This is not Dev Ops. It is laptop ops. It might work well for one lonely developer, beavering away on a code base by themselves, but… What if I make some changes to my application and the guy sitting a few desks away from me makes some changes? What happens if we type the magical “eb deploy” invocation at the same time? How would we know whose changes just stomped on top of the previous deploy? Short answer, we really don’t. While it may be a fun way to prototype, way too much can go wrong when working with a team.

FINALLY, DEVOPS DEFINED

So I attended DevOps days in Austin this year. The first thing every speaker did was try to define DevOps. So here’s my checklist for a definition my personal definition of DevOps:

All code is kept in a source control repository
Developers can clone the repository and get a local copy of the application working with minimal headache
All third party dependencies are clearly marked, kept out of source control, locked at a specific version, and can be quickly installed locally
Any change is tracked and fully auditable
Deployments of changes happen in a controlled and gated manner

In my dream DevOps world, no one would deploy code from their laptop. The more I thought about it, the more I liked the idea of merging a change into git launching a build. Popular git applications like the near ubiquitous GitHub have controls built into them that prevent merging directly into a branch, only allow certain GitHub users to approve a merge, allow for private repositories, and more safety/security controls. At the time; I was working with a Frankenstein’s monster of Stash, Sonatype, Jenkins, and Rundeck which was cobbled together by a crack team of architects that took at least half an hour to do a simple deployment. After the deployment was approved by God Himself. And Congress.

________

STATED PROBLEM 1: Please list every line of the entries that contains the word "tiled".
The DevOps post and the entries come from unrelated sources.

________

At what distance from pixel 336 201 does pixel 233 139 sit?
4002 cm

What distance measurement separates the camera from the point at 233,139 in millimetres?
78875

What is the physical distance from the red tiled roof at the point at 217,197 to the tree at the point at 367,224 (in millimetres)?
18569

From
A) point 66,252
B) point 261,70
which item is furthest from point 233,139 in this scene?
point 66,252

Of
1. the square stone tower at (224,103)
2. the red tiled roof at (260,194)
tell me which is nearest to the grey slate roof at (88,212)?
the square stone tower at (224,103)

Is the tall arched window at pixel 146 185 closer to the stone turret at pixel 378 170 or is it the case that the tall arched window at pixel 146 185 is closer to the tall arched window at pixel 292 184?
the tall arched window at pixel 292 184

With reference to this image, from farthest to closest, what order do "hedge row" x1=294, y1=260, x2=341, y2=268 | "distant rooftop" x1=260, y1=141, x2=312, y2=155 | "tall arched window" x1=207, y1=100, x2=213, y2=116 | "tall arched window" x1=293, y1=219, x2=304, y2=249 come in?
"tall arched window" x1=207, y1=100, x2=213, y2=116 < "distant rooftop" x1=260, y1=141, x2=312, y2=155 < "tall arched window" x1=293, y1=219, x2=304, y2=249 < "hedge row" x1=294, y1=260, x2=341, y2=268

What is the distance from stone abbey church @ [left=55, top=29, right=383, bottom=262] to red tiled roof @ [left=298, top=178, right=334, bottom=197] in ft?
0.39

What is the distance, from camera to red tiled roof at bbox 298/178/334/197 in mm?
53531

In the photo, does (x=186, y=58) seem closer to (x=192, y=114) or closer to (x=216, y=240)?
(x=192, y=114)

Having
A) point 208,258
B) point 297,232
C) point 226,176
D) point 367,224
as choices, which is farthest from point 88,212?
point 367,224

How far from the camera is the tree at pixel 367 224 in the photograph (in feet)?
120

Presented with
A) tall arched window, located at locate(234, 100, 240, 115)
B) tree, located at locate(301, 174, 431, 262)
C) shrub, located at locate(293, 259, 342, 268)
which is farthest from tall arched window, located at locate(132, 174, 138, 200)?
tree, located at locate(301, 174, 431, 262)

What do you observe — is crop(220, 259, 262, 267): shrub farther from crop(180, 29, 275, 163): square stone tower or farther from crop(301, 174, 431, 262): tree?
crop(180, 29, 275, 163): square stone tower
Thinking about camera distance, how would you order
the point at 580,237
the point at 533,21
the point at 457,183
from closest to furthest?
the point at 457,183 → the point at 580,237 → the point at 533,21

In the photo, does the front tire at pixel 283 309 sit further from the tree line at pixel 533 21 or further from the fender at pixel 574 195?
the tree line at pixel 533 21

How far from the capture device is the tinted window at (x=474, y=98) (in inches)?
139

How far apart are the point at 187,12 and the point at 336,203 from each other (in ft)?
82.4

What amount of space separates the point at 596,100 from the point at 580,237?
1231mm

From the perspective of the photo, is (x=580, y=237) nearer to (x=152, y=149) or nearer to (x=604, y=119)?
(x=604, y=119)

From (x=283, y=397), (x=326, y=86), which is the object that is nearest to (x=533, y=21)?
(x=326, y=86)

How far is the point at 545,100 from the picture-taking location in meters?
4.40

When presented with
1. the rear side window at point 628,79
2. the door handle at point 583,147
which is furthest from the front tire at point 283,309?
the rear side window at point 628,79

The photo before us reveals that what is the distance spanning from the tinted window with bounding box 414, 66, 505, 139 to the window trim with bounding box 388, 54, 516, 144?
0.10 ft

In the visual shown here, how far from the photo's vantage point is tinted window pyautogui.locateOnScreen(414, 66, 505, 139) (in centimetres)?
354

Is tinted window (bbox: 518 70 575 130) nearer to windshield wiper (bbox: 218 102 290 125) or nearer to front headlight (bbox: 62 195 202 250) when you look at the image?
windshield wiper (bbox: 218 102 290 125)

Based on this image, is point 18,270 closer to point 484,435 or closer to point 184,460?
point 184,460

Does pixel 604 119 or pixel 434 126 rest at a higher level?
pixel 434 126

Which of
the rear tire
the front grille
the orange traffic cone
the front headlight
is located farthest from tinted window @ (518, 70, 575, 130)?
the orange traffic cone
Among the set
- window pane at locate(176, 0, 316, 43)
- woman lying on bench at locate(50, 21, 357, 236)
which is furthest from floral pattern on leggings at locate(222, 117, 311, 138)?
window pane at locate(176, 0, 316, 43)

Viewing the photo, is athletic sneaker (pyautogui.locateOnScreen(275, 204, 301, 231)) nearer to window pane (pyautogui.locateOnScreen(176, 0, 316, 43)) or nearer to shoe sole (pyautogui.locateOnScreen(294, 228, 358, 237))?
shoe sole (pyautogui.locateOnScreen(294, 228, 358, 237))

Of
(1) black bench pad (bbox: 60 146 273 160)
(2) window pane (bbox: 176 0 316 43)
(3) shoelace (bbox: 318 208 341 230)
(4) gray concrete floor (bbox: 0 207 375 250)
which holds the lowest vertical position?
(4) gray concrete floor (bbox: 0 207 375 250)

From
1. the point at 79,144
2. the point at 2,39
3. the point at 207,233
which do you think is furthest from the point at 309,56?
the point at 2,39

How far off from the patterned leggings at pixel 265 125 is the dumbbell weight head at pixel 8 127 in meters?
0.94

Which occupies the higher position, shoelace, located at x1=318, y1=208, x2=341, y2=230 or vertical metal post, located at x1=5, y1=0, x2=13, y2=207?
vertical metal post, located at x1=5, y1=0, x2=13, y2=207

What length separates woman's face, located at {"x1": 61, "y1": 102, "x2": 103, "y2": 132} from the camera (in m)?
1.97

________

STATED PROBLEM 2:
Answer these questions about the DevOps post:
(a) What command does the writer call the magical invocation that two people might type at the same time?
(b) What event did the writer attend in Austin this year?
(c) Which four tools made up the Frankenstein's monster the writer was working with?

FINISHED ANSWER 1:
What is the physical distance from the red tiled roof at the point at 217,197 to the tree at the point at 367,224 (in millimetres)?
2. the red tiled roof at (260,194)
What is the distance from stone abbey church @ [left=55, top=29, right=383, bottom=262] to red tiled roof @ [left=298, top=178, right=334, bottom=197] in ft?
What is the distance, from camera to red tiled roof at bbox 298/178/334/197 in mm?

FINISHED ANSWER 2:
(a) "eb deploy"
(b) DevOps days
(c) Stash, Sonatype, Jenkins, and Rundeck